# Given request A
From the passage on Mises, list everything that Mises proposed to index in 1922.
# Given request B
Please say whether each statement agrees with the passage on Mises, answering yes or no and quoting the deciding words: (i) Mises advocated tax neutrality. (ii) Mises held that taxes should be designed to stimulate production rather than current consumption. (iii) Rothbard's criticism of Friedman over indexation came in the 1920s.

# Extract
I should mention that as a policy analyst thinking in terms of a classical-liberal normative framework, Mises does not advocate “tax neutrality” — that is, a low tax structure that would fund those minimal, limited-government functions, but would not attempt, outside of this, to “influence” the behavior or choices of the market participants. He believes that such a low tax system should be structured in such a way that it does foster and generate incentives for investment and capital formation. The tax structure, in his view, should be designed to stimulate production, not current consumption.
And the third horizon in the context of which Mises analyzes and proposes economic policies, is the current situation and the immediate future. In other words, how do you design the concrete bylaws and rules for a central bank to prevent it from following an inflationary monetary policy, including the transition to and implementation of specie redemption, and the policy tools it should then use to maintain the exchange rate and convertibility?
“What comes out from reading Mises’s policy writings is that if you had asked him a fiscal, or monetary, or regulatory-policy question, he would not have said, and did not simply say, ‘laissez-faire’ — abolish the central bank, deregulate the economy, and eliminate taxes.”In the 1970s, Murray Rothbard once criticized Milton Friedman for advocating “indexation” of prices and wages as a method to reduce some of the negative effects from an ongoing inflation.3 But in 1922, during the worsening Great Austrian Inflation, Mises actually proposed “indexation” of wages and prices, as well as government revenues and expenditures to reduce deficit fiscal pressures, maintain real standards of living for many in the society, and eliminate some of the inflationary distortions on economic calculation — as a part of a specific policy agenda to bring the inflation to an end. And he explained how the indexation should be implemented and linked to the international value of gold.

# Information supplied
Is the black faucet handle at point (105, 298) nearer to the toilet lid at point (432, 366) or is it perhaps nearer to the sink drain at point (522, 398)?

# Output A
- wages
- prices
- government revenues
- government expenditures

# Output B
(i) No: "Mises does not advocate “tax neutrality”"
(ii) Yes: "The tax structure, in his view, should be designed to stimulate production, not current consumption."
(iii) No: "In the 1970s, Murray Rothbard once criticized Milton Friedman for advocating “indexation” of prices and wages"